[READING TEXT]
⁂

The bridge credit facility agreement, which was originally entered into on February 24, 2025 (and was subsequently amended and restated on May 13, 2024, to provide for a US$33 million working capital facility), provided for US$30 million in immediately available funds to the Company (the "Original Bridge Term Facility"), with the Additional Bridge Term Facility to be made available to the Company at the discretion of Dunebridge on terms and conditions to be agreed to, which are now represented in the Amendment.
The Additional Bridge Term Facility will mature on the same date as the Original Bridge Term Facility, on March 18, 2026, and is subject to the same rate of interest of 10.5% per annum, to be capitalized and compounded quarterly on the principal amount and payable on maturity. The interest rate will increase to 12.5% per annum, if the Additional Bridge Term Facility or the Original Bridge Term Facility are not repaid, together with all accrued interest, upon maturity.
As consideration for the Additional Bridge Term Facility, the Company will pay Dunebridge a US$1 million fee (the "Facility Fee") on maturity. Payment of the Facility Fee is subject to receipt of disinterested shareholder approval in accordance with the TSX Company Manual (the "Manual") at a duly called meeting of the Company's shareholders or such approval no longer being required if the Company obtains an alternative listing of its common shares on the TSX Venture Exchange (the "TSXV") and voluntarily delists its common shares from the Toronto Stock Exchange. The Company has not yet determined whether it will proceed with pursuing a listing on the TSXV. Failure to either obtain the requisite disinterested shareholder approval under the Manual or obtain an alternative listing of its common shares on the TSXV in advance of January 25, 2026, unless waived or extended by the lender will constitute an event of default under the amended and restated bridge facility agreement.
MI 61-101 Reliance on Exemption for Financial Difficulty in Respect of Additional Bridge Facility
Dunebridge is a "related party" of the Company, for the purposes of MI 61-101 and the entering into of the Amendment is a related party transaction for the purposes of Multilateral Instrument 61-101 – Protection of Minority Security Holders in Special Transactions ("MI 61-101"). The Amendment is being completed pursuant to an exemption from the minority shareholder approval requirements applicable to a related party transaction under section 5.7(1)(e) of MI 61-101 on the grounds that the Company is in serious financial difficulty. The board of directors of the Company, acting in good faith, and all of the Company's independent directors, acting in good faith, have determined that entering into the Amendment, generally, and the Additional Bridge Term Facility, including the Facility Fee, is reasonable given the financial difficulties that the Company is facing (the "MI 61-101 Exemption").
TSX Conditional Approval
On the basis that the Amendment involves Dunebridge, an insider and related party of the Company, but does not involve the issuance or potential issuance of the listed securities of the Company, MPD applied for, and received, the TSX's conditional approval for the Amendment and under Section 501(c) of the TSX Company Manual.
The TSX provided conditional approval of the Amendment on the basis that the value of the consideration to insiders in respect of the Additional Bridge Facility (excluding the Facility Fee) will not exceed 10% of the Company's market capitalization as of July 28, 2025, being approximately CAD11.68 million.

⁂

[TASK BRIEF]
In the bridge facility text, what annual interest rate applies if the bridge term facilities are not repaid with all accrued interest at maturity?

⁂

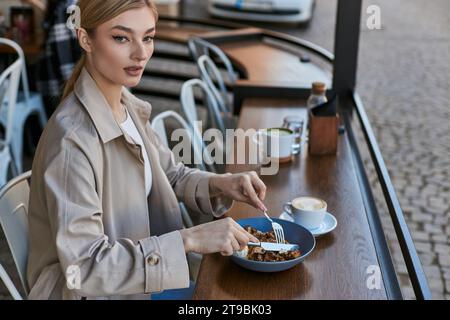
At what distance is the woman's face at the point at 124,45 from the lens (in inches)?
64.4

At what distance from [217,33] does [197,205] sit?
3.31 metres

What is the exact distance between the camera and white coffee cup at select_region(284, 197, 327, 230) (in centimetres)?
190

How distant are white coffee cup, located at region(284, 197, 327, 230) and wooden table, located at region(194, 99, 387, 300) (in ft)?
0.18

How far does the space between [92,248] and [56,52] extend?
10.8 feet

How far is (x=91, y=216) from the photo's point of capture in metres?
1.53

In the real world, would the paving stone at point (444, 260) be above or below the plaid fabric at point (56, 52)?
below

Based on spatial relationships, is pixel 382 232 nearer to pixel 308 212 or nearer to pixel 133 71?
pixel 308 212

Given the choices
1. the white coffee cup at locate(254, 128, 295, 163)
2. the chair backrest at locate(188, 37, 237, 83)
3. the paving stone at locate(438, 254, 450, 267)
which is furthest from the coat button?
the chair backrest at locate(188, 37, 237, 83)

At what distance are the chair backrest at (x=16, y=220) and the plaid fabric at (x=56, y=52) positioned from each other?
8.75 feet

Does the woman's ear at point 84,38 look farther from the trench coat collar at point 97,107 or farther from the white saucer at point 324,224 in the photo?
the white saucer at point 324,224

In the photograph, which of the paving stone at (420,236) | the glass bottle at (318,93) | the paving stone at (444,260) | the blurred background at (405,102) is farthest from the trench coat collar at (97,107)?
the paving stone at (420,236)

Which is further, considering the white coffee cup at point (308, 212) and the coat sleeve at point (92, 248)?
the white coffee cup at point (308, 212)

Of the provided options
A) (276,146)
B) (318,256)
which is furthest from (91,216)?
(276,146)

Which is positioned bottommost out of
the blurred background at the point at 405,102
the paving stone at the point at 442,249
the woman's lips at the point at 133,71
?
the paving stone at the point at 442,249
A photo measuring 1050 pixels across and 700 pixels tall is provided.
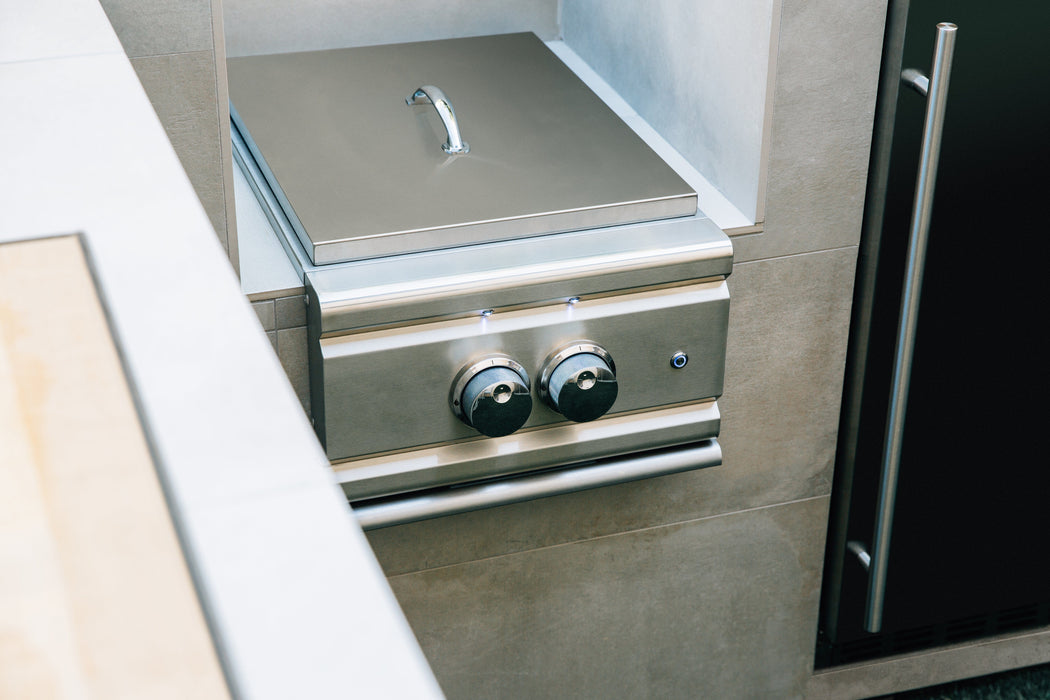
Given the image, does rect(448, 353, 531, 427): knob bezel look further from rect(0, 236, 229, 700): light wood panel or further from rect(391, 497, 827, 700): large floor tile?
rect(0, 236, 229, 700): light wood panel

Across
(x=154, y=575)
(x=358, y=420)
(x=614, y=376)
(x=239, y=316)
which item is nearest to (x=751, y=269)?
(x=614, y=376)

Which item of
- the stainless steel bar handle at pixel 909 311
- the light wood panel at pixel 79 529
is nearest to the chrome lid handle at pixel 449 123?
the stainless steel bar handle at pixel 909 311

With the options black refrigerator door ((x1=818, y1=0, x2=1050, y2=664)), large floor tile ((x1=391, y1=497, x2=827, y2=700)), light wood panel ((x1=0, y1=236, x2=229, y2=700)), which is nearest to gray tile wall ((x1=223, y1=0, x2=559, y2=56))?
black refrigerator door ((x1=818, y1=0, x2=1050, y2=664))

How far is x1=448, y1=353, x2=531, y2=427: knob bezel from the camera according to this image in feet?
4.09

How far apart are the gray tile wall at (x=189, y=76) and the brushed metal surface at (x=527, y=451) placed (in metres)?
0.29

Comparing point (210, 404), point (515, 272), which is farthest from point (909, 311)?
point (210, 404)

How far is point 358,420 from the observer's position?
1.24 m

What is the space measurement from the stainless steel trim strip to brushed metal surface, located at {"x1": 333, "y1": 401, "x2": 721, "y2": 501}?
2 cm

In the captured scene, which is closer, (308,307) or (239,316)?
(239,316)

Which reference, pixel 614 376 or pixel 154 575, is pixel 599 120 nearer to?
pixel 614 376

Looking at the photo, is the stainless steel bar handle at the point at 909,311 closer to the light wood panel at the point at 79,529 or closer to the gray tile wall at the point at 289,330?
the gray tile wall at the point at 289,330

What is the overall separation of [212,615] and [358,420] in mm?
809

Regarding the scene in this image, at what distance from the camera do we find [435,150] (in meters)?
1.36

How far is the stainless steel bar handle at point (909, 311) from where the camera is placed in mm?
1260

⁂

[SOLUTION BELOW]
12.5% per annum.